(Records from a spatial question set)

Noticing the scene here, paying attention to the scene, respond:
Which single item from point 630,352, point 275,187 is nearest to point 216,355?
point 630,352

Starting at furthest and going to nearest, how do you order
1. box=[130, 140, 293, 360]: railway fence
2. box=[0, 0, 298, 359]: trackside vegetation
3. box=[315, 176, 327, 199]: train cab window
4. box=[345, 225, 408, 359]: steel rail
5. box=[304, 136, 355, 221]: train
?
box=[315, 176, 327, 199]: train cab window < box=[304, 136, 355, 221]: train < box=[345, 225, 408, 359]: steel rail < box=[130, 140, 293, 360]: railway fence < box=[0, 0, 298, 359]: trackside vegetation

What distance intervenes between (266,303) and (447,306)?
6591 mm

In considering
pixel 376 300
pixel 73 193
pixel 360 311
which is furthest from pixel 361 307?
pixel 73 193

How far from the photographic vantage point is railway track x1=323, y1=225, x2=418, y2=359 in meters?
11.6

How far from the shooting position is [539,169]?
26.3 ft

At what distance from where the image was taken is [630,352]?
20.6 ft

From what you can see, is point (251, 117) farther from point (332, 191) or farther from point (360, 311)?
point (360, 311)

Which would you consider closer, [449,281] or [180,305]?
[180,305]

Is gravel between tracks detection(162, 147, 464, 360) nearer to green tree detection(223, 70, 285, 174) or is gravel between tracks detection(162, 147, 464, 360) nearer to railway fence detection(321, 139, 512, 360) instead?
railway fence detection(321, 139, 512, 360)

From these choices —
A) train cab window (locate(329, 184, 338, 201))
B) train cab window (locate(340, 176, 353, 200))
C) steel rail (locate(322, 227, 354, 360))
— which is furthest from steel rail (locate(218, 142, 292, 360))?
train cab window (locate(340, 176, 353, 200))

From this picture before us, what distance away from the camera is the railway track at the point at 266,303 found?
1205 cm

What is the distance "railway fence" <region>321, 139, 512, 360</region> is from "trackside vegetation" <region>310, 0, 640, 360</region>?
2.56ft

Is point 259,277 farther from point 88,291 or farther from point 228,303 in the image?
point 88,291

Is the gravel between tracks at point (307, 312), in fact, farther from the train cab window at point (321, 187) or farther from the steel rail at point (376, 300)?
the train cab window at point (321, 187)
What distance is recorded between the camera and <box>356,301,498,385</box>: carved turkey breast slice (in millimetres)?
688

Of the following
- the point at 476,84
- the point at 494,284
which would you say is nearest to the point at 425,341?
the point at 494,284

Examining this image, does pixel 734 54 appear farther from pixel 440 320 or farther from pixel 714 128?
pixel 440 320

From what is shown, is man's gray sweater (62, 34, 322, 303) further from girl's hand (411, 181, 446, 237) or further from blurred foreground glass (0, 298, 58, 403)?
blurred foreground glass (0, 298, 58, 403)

= REQUIRED WORK =
Produce an exact copy of all the records.

= SOLUTION =
Noticing the scene here, paying attention to the scene, respond:
Which single item from point 630,352, point 275,187 is nearest to point 216,355?
point 630,352

Starting at furthest and going to nearest, how do you order
1. box=[130, 140, 293, 360]: railway fence
2. box=[0, 0, 298, 359]: trackside vegetation
3. box=[315, 176, 327, 199]: train cab window
4. box=[345, 225, 408, 359]: steel rail
5. box=[304, 136, 355, 221]: train
?
box=[315, 176, 327, 199]: train cab window < box=[304, 136, 355, 221]: train < box=[345, 225, 408, 359]: steel rail < box=[130, 140, 293, 360]: railway fence < box=[0, 0, 298, 359]: trackside vegetation

What distance intervenes between (266,303) and (447,306)?
6591 mm

In considering
pixel 376 300
pixel 73 193
pixel 360 311
which is furthest from pixel 361 307?
pixel 73 193

How far from the photographic vantage point is railway track x1=323, y1=225, x2=418, y2=359 in meters?
11.6

How far from the shooting position is [539,169]?
26.3 ft

At what distance from where the image was taken is [630,352]?
20.6 ft

From what you can see, is point (251, 117) farther from point (332, 191) or farther from point (360, 311)?
point (360, 311)

Which would you consider closer, [449,281] or [180,305]?
[180,305]

Is gravel between tracks detection(162, 147, 464, 360) nearer to green tree detection(223, 70, 285, 174) or is gravel between tracks detection(162, 147, 464, 360) nearer to railway fence detection(321, 139, 512, 360) instead?
railway fence detection(321, 139, 512, 360)

From these choices —
A) train cab window (locate(329, 184, 338, 201))
B) train cab window (locate(340, 176, 353, 200))
C) steel rail (locate(322, 227, 354, 360))
— which is furthest from steel rail (locate(218, 142, 292, 360))?
train cab window (locate(340, 176, 353, 200))

From this picture before us, what distance away from the camera is the railway track at the point at 266,303 found?
1205 cm

What is the distance "railway fence" <region>321, 139, 512, 360</region> is from "trackside vegetation" <region>310, 0, 640, 360</region>?
2.56ft

Is point 259,277 farther from point 88,291 or farther from point 228,303 in the image?
point 88,291

Is the gravel between tracks at point (307, 312), in fact, farther from the train cab window at point (321, 187) or farther from the steel rail at point (376, 300)?
the train cab window at point (321, 187)
What distance is recorded between the camera and <box>356,301,498,385</box>: carved turkey breast slice (in millimetres)?
688

Of the following
- the point at 476,84
- the point at 494,284
which would you say is nearest to the point at 425,341?
the point at 494,284

Examining this image, does pixel 734 54 appear farther from pixel 440 320 or farther from pixel 714 128?
pixel 440 320

From what is shown, is man's gray sweater (62, 34, 322, 303) further from girl's hand (411, 181, 446, 237) or further from blurred foreground glass (0, 298, 58, 403)?
blurred foreground glass (0, 298, 58, 403)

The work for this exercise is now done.